Primera espina: Sueño eterno

Érase una vez, un ángel que murió por amor.

Dieciocho años atrás, se le concedió una sencilla misión: bajar a la Tierra, encontrar su alma destinada y enseñar a través de su amor, tierno sentimiento, la eternidad de las uniones. Con entusiasmo, el querubín renunció a sus alas y eternidad para cumplir su misión.

Desde el primer instante, la carga del trabajo se volvió imposible. Encargado de enseñar la fortaleza de los sentimientos positivos, su primer desafío fue nacer de madre drogadicta y padre enfermizo. Sufriendo primero la muerte del progenitor, para después ser abandonado por la mujer destinado a protegerlo, Tadeo vagó solo a la temprana edad de cuatro años.

Herido en la cabeza, famélico y al borde de morir, fue encontrado en la entrada de una ciudad muy rica en artesanos, tierras y gentes amables, que pronto le adoptaron como a uno más de ellos. Un hijo de nadie, un hijo de todos.

A medida que crecía, el amor que le rodeaba embellecía su apariencia. Sus ojos grandes, brillaban igual que el sol. Sus pequeños labios, rosados y apetitosos, sonreían sin parar a quienes pasaban a su alrededor. Su voz cantarina siempre se escuchaba con alguna palabra amable, un consejo acertado o, sin más, una tierna risa solo por el placer de estar vivo.

Tadeo, sin embargo, era incapaz de olvidar su misión. Buscaba y buscaba, debajo de las piedras, en los caminos que cruzaba. De la tienda a la plaza, del instituto al parque. Iba de un lado al otro, esperando el verdadero amor. Llegaban nuevas primaveras, amigos y experiencias, pero ese amor prometido, y ya muy ansiado, solo se hizo presente hasta que cumplió diecisiete años.

Los ojos del ser, tan brillantes como los suyos, pronto le miraron. Sus manos, firmes y fuertes, lo sostuvieron en el primer beso. Las conversaciones bajo la sombra de los árboles, las comidas que compartieron, incluso el instante de la primera noche juntos, eran pruebas de ese amor eterno y real del que había escuchado en el cielo.

Ese sentimiento único entre dos humanos.

Pese a la ilusión, pronto Tadeo se dio cuenta que este tipo de amor también tiene enemigos. La propia carne de aquel que tantas veces le había dado calor, también se sentía atraída a otras pieles. Jóvenes, viejas, vírgenes...El tesoro de los dos perdía cada vez más brillo, hasta que también el alma de Tadeo se resintió y quiso dar por finalizado todo.

Pastillas, una carta de explicaciones y una foto de ambos fue preparada para el momento de despedida.
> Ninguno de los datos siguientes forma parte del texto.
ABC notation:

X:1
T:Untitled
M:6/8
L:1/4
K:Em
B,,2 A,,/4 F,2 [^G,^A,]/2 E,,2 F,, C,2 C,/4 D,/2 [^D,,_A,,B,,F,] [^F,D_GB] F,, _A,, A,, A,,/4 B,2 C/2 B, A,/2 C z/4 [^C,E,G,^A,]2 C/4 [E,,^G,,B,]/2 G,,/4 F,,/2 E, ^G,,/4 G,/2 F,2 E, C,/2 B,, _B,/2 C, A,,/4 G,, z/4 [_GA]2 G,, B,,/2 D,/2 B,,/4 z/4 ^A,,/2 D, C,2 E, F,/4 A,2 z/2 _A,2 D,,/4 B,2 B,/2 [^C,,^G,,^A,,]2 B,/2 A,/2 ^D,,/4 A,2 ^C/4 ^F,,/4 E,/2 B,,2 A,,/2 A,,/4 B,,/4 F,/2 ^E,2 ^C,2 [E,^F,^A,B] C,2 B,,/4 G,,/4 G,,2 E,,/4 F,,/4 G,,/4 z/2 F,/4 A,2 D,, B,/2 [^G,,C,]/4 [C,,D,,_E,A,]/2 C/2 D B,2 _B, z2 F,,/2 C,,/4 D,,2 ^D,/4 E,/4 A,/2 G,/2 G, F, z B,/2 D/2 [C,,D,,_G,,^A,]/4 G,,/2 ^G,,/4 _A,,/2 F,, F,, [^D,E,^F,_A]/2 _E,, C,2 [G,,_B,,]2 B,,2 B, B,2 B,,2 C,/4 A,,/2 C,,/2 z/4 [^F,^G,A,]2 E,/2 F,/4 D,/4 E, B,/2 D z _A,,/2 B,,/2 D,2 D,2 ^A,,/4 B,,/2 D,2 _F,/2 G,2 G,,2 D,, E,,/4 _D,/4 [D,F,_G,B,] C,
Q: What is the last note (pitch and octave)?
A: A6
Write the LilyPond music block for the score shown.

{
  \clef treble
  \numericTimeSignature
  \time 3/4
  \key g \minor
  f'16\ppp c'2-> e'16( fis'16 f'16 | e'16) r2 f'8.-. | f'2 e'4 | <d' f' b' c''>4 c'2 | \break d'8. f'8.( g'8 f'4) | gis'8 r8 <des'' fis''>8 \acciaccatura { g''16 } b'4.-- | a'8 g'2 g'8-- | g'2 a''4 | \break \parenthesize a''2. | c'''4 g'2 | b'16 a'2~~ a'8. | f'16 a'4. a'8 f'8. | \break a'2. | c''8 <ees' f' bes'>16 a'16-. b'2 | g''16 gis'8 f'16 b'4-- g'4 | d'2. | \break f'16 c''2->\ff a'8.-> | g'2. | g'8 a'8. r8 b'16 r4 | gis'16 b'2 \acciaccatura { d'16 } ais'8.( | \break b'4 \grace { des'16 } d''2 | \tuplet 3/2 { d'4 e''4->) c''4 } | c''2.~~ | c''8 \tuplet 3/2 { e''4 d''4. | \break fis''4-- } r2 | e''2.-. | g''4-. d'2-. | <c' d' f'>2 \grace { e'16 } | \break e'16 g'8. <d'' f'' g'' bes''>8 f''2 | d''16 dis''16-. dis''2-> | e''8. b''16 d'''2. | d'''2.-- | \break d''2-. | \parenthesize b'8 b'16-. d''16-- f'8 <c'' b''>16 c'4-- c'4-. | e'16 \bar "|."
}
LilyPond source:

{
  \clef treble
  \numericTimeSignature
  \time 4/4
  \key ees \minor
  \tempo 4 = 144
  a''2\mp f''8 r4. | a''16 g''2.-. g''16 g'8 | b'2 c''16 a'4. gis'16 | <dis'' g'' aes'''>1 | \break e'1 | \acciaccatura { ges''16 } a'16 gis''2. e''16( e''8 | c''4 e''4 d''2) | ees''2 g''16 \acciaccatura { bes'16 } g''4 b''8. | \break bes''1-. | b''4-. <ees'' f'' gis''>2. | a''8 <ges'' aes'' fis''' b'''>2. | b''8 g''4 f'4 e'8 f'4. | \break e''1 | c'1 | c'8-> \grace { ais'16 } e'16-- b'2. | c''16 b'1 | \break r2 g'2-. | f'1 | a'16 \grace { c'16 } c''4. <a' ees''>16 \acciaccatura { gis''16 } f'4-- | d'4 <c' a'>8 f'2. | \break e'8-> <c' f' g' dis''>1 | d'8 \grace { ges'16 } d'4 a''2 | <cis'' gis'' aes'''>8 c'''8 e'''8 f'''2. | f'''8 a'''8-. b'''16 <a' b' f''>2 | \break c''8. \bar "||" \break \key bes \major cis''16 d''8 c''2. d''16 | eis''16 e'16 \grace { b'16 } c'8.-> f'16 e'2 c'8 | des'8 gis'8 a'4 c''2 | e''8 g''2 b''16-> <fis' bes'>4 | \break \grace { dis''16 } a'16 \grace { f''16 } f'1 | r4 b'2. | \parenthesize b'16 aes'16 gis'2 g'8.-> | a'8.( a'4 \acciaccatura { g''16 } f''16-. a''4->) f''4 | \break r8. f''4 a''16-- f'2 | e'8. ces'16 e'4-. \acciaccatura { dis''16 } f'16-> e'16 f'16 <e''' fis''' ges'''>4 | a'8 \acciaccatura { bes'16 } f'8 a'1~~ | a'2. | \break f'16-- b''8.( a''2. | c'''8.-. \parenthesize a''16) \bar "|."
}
El mundo era ya muy doloroso, las peleas eternas y los oídos ajenos sordos a su propia agonía. Se ubicó en la cama, tomó el primer puñado de pastillas y se detuvo. Dio una mirada a la carta dejada en la mesilla de noche.

Recordar las palabras allí escritas, el amor que le tenía a quien iban dirigidas y, en especial, lo feliz que era cuando aún estaba solo, le hicieron dar cuenta que ya había conocido el amor verdadero. No era dirigido a otras personas, ni siquiera era el amor de pareja.

Era, sencillamente, el quererse a uno mismo. Un romance más eterno que las uniones terrenales, aquello capaz de mover montañas y superar los peores padecimientos.

Tadeo suspiró, dejando caer las pastillas y posando el retrato a un lado de la cama. Animado, dispuesto a cumplir su misión al enseñar su descubrimiento, se dirigió a la calle lo más pronto posible. Sin detenerse hasta avanzar a la estación del tren, boleto en mano, se dirigió al vehículo que le llevaría a la Catedral más cercana.

Ajeno al gentío tras él, silbaba mientras esperaba que el tren apareciera. En cuanto asomó al horizonte la cara del vehículo, sonrió con la ternura imperturbable de alguien renacido y se inclinó un poco, apenas suficiente para que el empujón accidental, quizás, de alguien lo impulsara hacia adelante.

Directamente a las vías del tren.

Esa tarde, su alma gemela anunció la terrible noticia de su suicidio al pueblo. La mayoría lloró lágrimas amargas, se hicieron procesiones y vigilias, destrozados por la pérdida de a quien amaban de forma sincera, por amarlos también sin mirar los defectos.

Era con él, en su muerte, que habían comprendido el significado de las pérdidas y, mientras Tadeo los observaba del Cielo, la bendición de conocer el verdadero amor.